GIVEN INFORMATION:
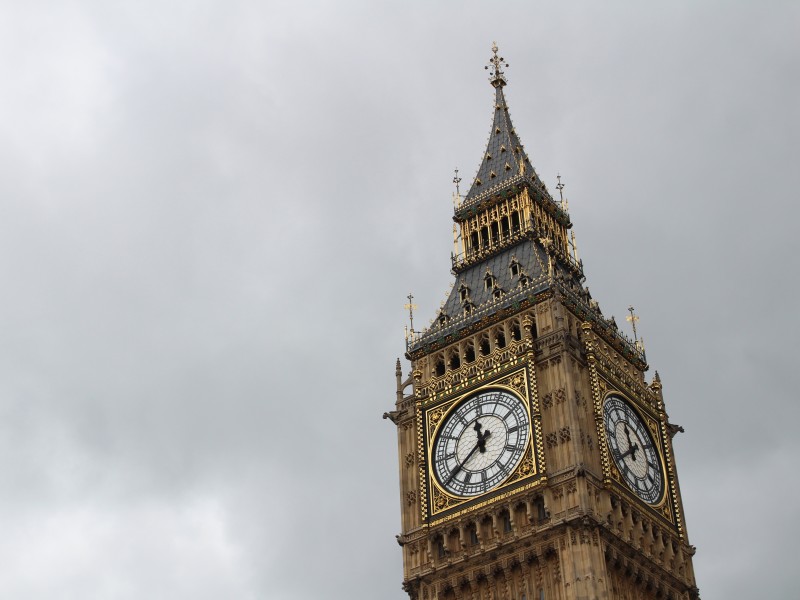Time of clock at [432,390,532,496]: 11:39
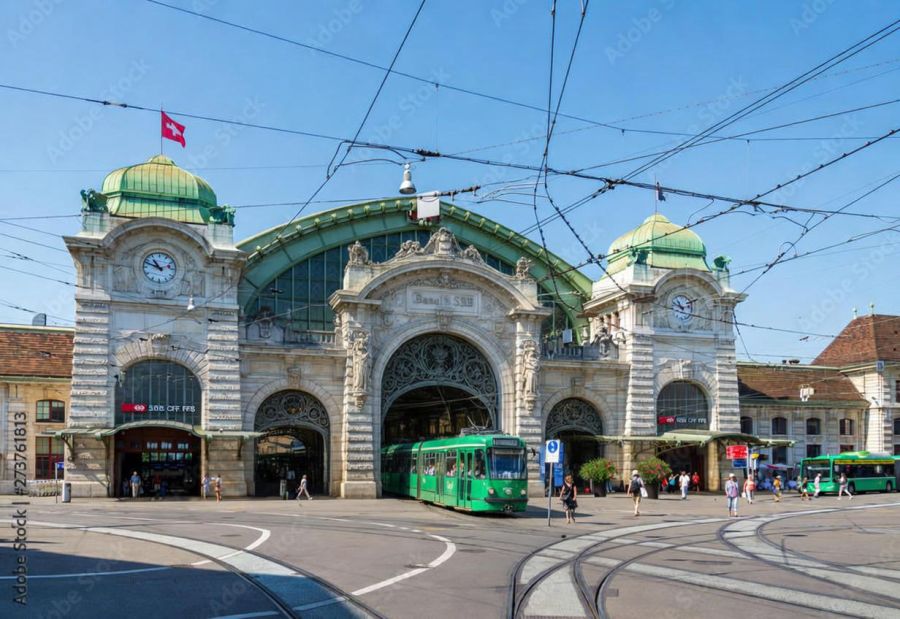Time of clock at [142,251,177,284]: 10:48
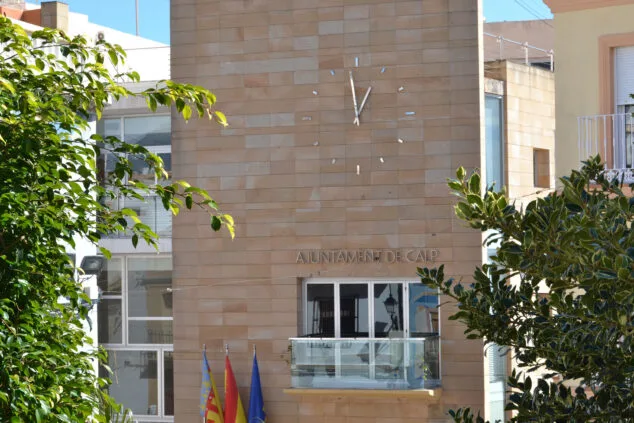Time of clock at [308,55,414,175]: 12:58
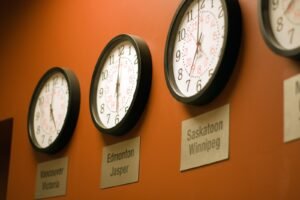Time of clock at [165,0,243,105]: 6:59
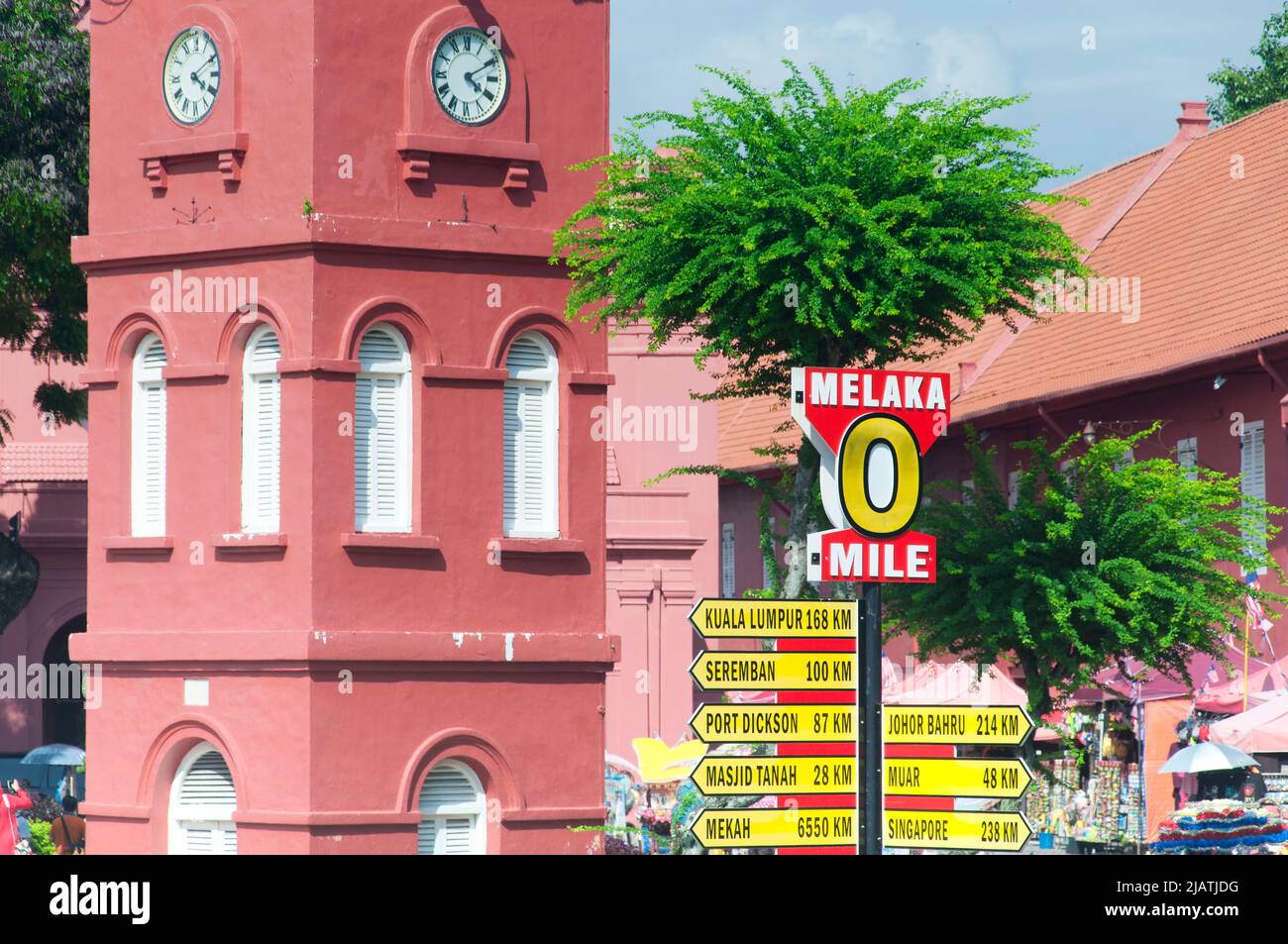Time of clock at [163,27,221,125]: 4:10
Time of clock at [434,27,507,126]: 4:10
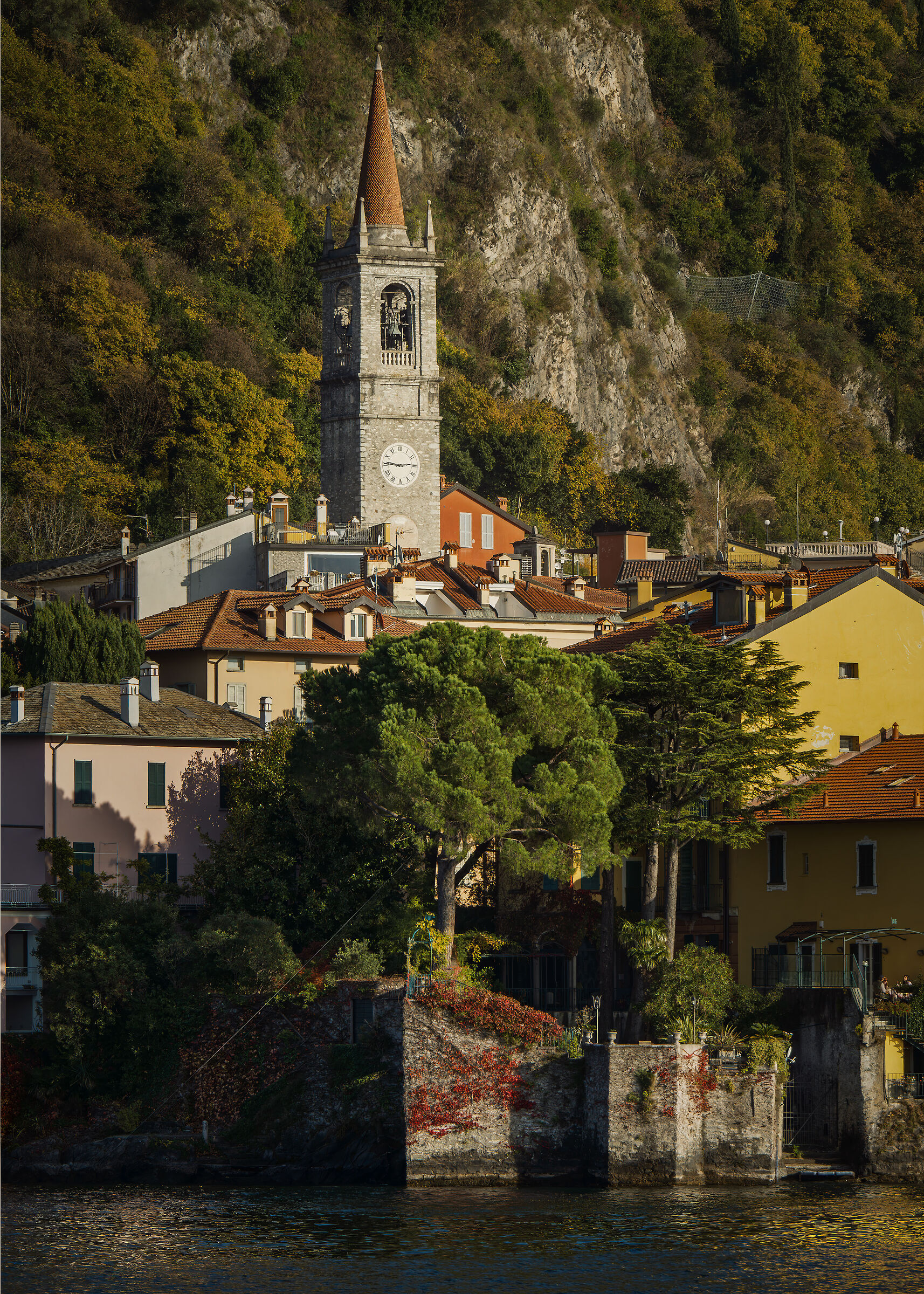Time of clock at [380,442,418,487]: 2:46
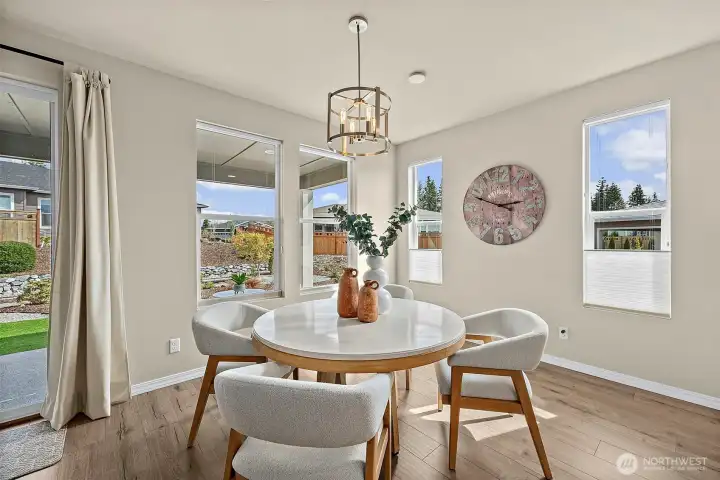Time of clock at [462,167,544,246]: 2:48
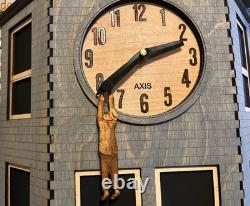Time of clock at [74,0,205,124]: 2:39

TASK TO CARRY OUT:
Please present the records above as a Markdown table with two columns, Row and Record, giving each line its own numbered row and skipping blank lines. Leave the pictures out of the answer.

SOLUTION FOR THIS TASK:
| Row | Record |
|---|---|
| 1 | Time of clock at [432,390,532,496]: 11:39 |
| 2 | Time of clock at [142,251,177,284]: 10:48 |
| 3 | Time of clock at [308,55,414,175]: 12:58 |
| 4 | Time of clock at [165,0,243,105]: 6:59 |
| 5 | Time of clock at [163,27,221,125]: 4:10 |
| 6 | Time of clock at [434,27,507,126]: 4:10 |
| 7 | Time of clock at [380,442,418,487]: 2:46 |
| 8 | Time of clock at [462,167,544,246]: 2:48 |
| 9 | Time of clock at [74,0,205,124]: 2:39 |